Below are some records. Return exactly their lines from the one containing "Businesswoman against cloud" through the one containing "The Army's Heavy", and drop the pictures.

- **MATERIAL FOR THIS TASK**
== Segment start ==

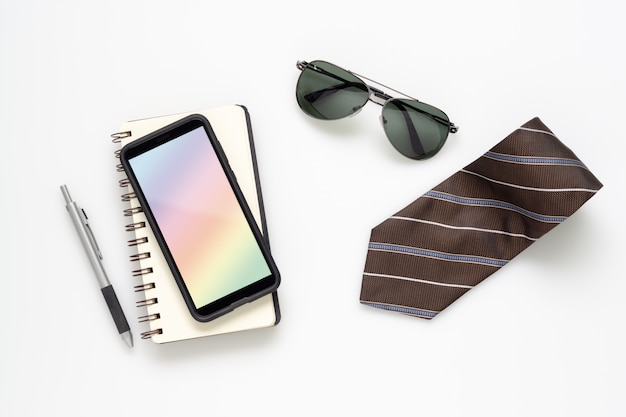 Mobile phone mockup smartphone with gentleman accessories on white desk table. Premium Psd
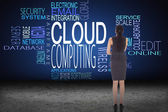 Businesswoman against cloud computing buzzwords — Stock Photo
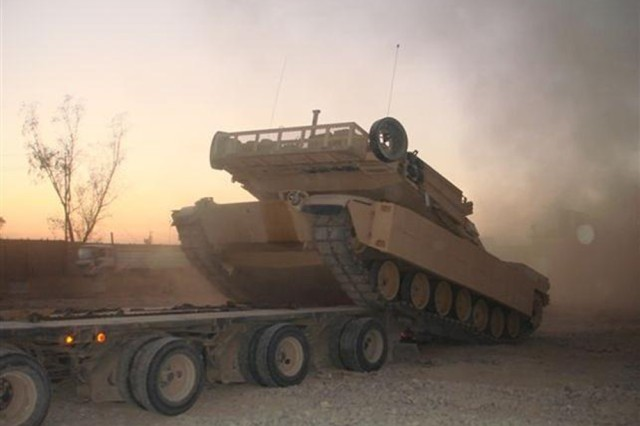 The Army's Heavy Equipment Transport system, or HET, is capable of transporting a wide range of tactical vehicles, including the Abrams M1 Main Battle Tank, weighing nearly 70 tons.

== Segment end ==
== Segment start ==

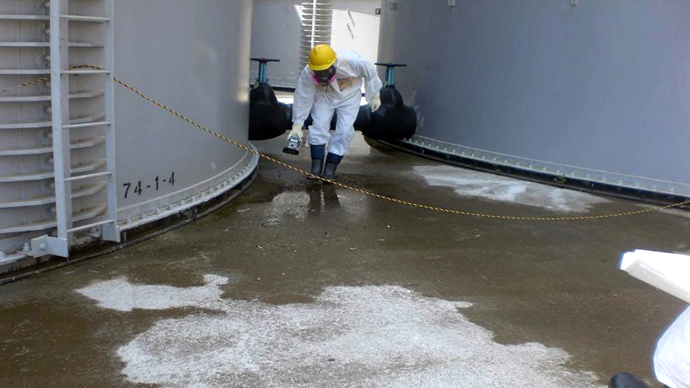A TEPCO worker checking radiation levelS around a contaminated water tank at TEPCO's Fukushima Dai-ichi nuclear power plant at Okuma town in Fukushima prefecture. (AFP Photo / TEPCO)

== Segment end ==
== Segment start ==

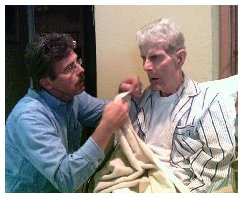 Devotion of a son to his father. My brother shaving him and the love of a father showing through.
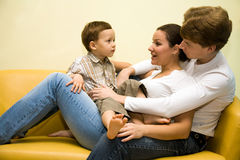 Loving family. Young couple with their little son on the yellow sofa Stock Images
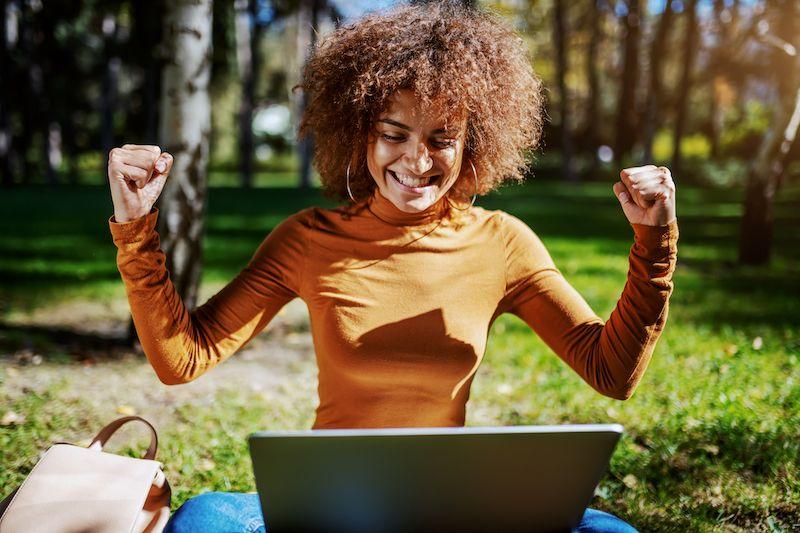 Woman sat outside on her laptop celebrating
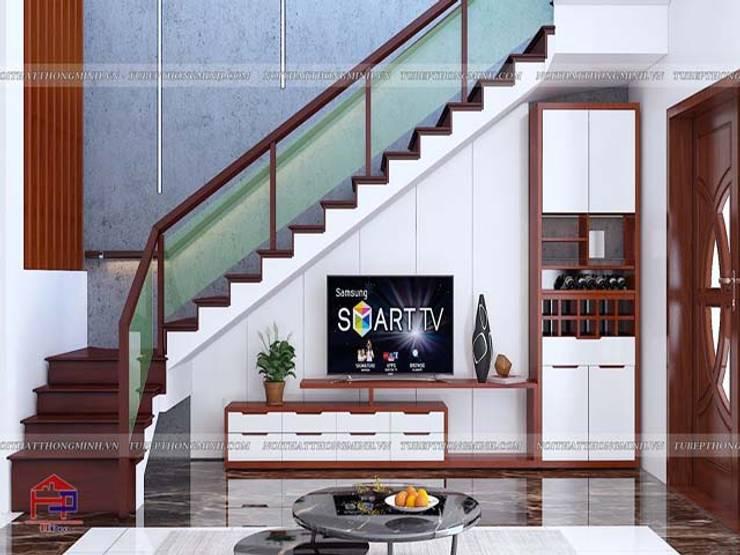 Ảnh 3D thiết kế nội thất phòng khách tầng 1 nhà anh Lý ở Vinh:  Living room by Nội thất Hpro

== Segment end ==

- **RESULT OF THE EXERCISE**
 Businesswoman against cloud computing buzzwords — Stock Photo
 The Army's Heavy Equipment Transport system, or HET, is capable of transporting a wide range of tactical vehicles, including the Abrams M1 Main Battle Tank, weighing nearly 70 tons.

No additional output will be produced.